Normally a diary column like this is a miscellany of musings and observations, but it’s impossible not to be overwhelmed this week by the pandemic in our midst. Many years ago the veteran reporter John Sergeant explained to me his theory of “the engine of news”. There is always some continuing story which editors can fall back as the backbone of a bulletin on a slow day. The Middle East has played this role a number of times since the 1967 Israel-Arab War. So in some years have American or British politics. Margaret Thatcher was a great running story which another mentor, Jon Snow, wisely advised me not to bail out on to take up a foreign posting in the mid-1980s.

From 2016 until now there are no prizes for guessing that Brexit was the news engine. But that’s “done” now. Those phlegm-flecked wasted years of division were fading from our memories even before this abominable bug broke out of China.

I suspect that Coronavirus is more important than Brexit and certainly not just something to fill the airwaves and columns of print for months or a few years on end. It is bigger than that.

In recent times there have been events every decade or so of such magnitude that they have unforeseen consequences, ultimately changing the lives of everyone around the world, and the assumptions we make about it.

In 1989 there was the fall of the Berlin Wall. The collapse of Soviet Communism ushered in the “unipolar moment” for the US and its “New World Order”. In 1991 Tim Berners-Lee launched the World Wide Web. The attacks of 9/11 2001 brutally proved that there had been “no end of history” instead throwing the Middle East and Maghreb into turmoil which has yet to end and displaced many millions of people. The banking crisis of 2007/8 is widely credited with leaving so many behind that populist strongman-style leaders seized their moment.

Now, in 2020 Coronavirus. It’s frightening. We are all having to change the way we live to combat it. Just a few of the questions raised by the outbreak are about globalisation, industrial supply chains, animal rights and what we eat, freedom of movement of people, national spending priorities on health and welfare, triaging to help those most likely to benefit and how, where and with whom we work and share our lives.

For politicians it means a sea change in the public mood. If things go wrong and they are blamed, the world’s two most powerful men Presidents Xi and Trump, could lose their grip on power.

Boris Johnson could find himself dispensed with after a decent interval too. So far the public mood is with him. After the post-referendum excesses the British character seems to have reverted to what it is traditionally known for around the world, a mixture of common sense, keep calm and carry on, and determination to see things through. I notice hardly any face masks as Londoners go about their business and leisure, but nobody is shaking hands. The Blitz spirit is appropriate to the virus in way it never was during the Union Jack underpants phony war with Brussels.

Once this outbreak is over things will never be the same again, though it is impossible to say what those transformative shifts will be.

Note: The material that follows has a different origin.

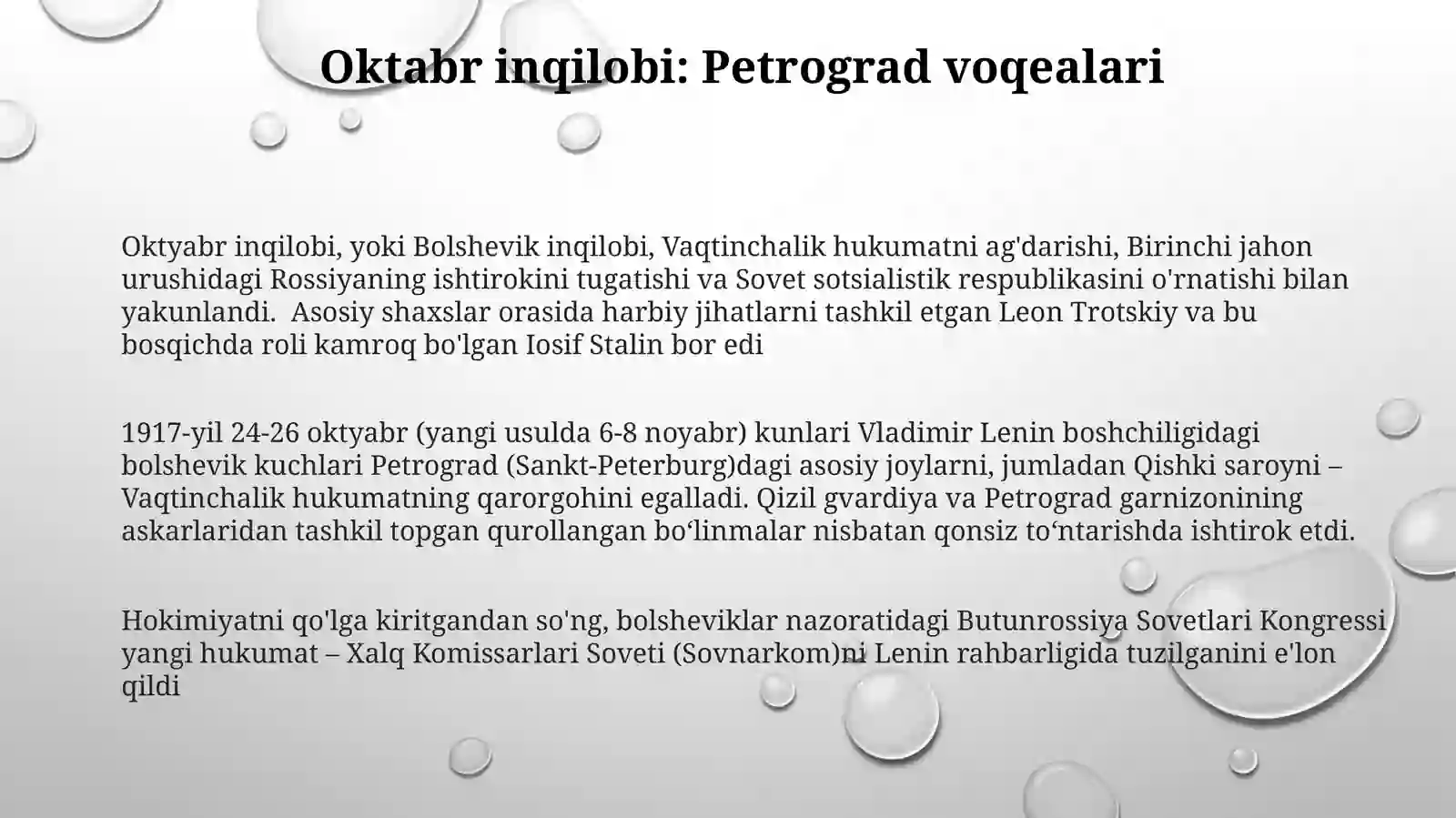 Oktabr inqilobi: Petrograd voqealari

Oktyabr inqilobi, yoki Bolshevik inqilobi, Vaqtinchalik hukumatni ag'darishi, Birinchi jahon urushidagi Rossiyaning ishtirokini tugatishi va Sovet sotsialistik respublikasini o'rnatishi bilan yakunlandi. Asosiy shaxslar orasida harbiy jihatlarni tashkil etgan Leon Trotskiy va bu bosqichda roli kamroq bo'lgan Iosif Stalin bor edi

1917-yil 24-26 oktyabr (yangi usulda 6-8 noyabr) kunlari Vladimir Lenin boshchiligidagi bolshevik kuchlari Petrograd (Sankt-Peterburg)dagi asosiy joylarni, jumladan Qishki saroyni – Vaqtinchalik hukumatning qarorgohini egalladi. Qizil gvardiya va Petrograd garnizonining askarlaridan tashkil topgan qurollangan bo‘linmalar nisbatan qonsiz to‘ntarishda ishtirok etdi.

Hokimiyatni qo'lga kiritgandan so'ng, bolsheviklar nazoratidagi Butunrossiya Sovetlari Kongressi yangi hukumat – Xalq Komissarlari Soveti (Sovnarkom)ni Lenin rahbarligida tuzilganini e'lon qildi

There is almost nothing good to say about Coronavirus breaking out from hotspots to become a global pandemic but I think I’ve found something. The spread means that we no longer have to listen to over-excited reporters mispronouncing Lombardy. For some reason, perhaps to sound more foreign and in the know, there was an outbreak of calling it LomBAAHdy – a pathetic halfway house to the Italian Lombardia. Like Normandy and Burgundy, Lombardy has been a proper English word since at least the Renaissance. The Bard (geddit?) refers to the region several times in his plays, “fruitful Lombardy, the pleasant garden of Great Italy”. What’s good enough for Shakespeare should be good enough for the BBC Pronunciation Unit. Lombardy will survive Covid-19.